QUOTED PASSAGE:
::::

Or, more accurately, it’s yet another clone of Elizabet Sobeck, the scientist from pre-apocalypse Earth that Aloy was also cloned from. It’s the kind of reveal that comes across as a bit of a “duh” moment. Most of the tech from the previous game, including GAIA, is locked behind Elizabet’s biometrics. If anyone wants to access it, another clone of Elizabet would be the easiest way to get it.
However, Beta is only like Aloy in appearance. In demeanor, she’s a meek, quiet woman who follows orders. She seems perpetually frightened, dragged along by the Zeniths, instead of fighting them. Where Aloy is defiant, capable, and takes no shit, Beta seems so devoid of independence that, at first, I genuinely assumed she was being controlled somehow—chemicals, genome editing, something to make her more pliable.
Instead, it’s just old-fashioned psychological conditioning. She’s been with the Zeniths her whole life and is even physically addicted to the simulations they forced her to exist within. She’s known nothing but captivity and isolation. She’s smart because the Zeniths forced her to learn many of the scientific subjects Elizabet learned, but she seems pathologically incapable of defying anyone.

::::

WORK INSTRUCTION A:
Reproduce the part of the passage about Beta starting with "Instead, it’s just" and going on through "of defying anyone.".
WORK INSTRUCTION B:
In the passage about Beta, what is Beta physically addicted to?

MATERIAL PROVIDED:

::::

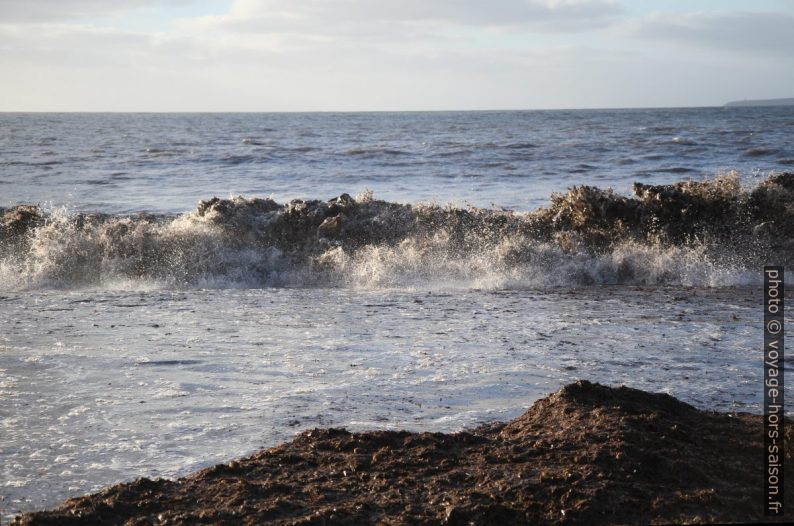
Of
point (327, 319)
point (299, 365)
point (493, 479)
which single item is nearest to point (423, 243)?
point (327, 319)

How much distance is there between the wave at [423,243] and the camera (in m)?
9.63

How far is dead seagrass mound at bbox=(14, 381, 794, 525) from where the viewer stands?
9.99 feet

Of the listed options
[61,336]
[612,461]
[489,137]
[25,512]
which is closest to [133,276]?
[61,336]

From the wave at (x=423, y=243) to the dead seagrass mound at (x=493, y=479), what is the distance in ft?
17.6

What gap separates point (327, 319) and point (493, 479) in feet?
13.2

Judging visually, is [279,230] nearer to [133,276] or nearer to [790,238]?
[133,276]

::::

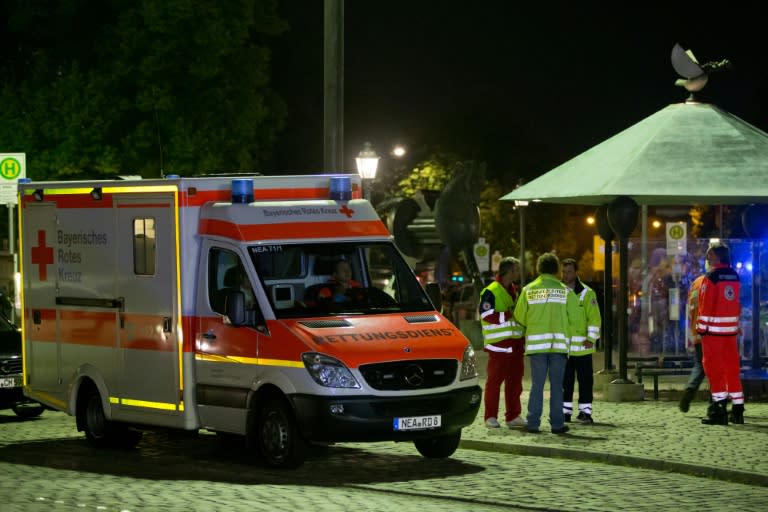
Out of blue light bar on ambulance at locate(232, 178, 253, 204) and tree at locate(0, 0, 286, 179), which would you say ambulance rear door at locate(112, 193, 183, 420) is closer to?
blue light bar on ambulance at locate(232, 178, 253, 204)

::::

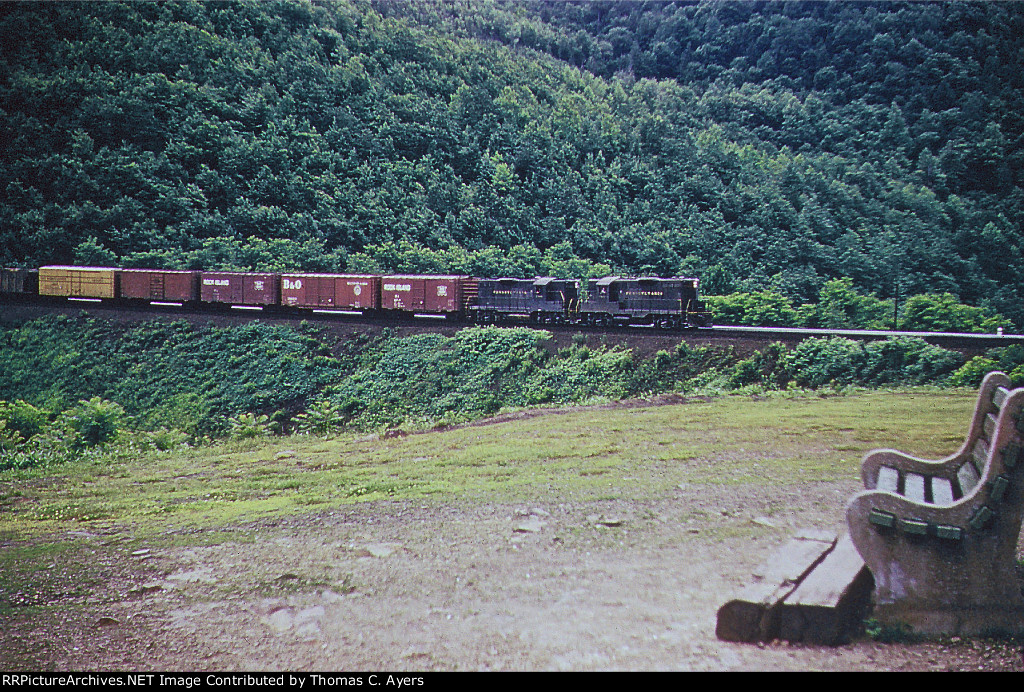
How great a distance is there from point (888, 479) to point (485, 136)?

::::

WORKED SOLUTION A:
Instead, it’s just old-fashioned psychological conditioning. She’s been with the Zeniths her whole life and is even physically addicted to the simulations they forced her to exist within. She’s known nothing but captivity and isolation. She’s smart because the Zeniths forced her to learn many of the scientific subjects Elizabet learned, but she seems pathologically incapable of defying anyone.

WORKED SOLUTION B:
She is addicted to the simulations the Zeniths forced her to exist within.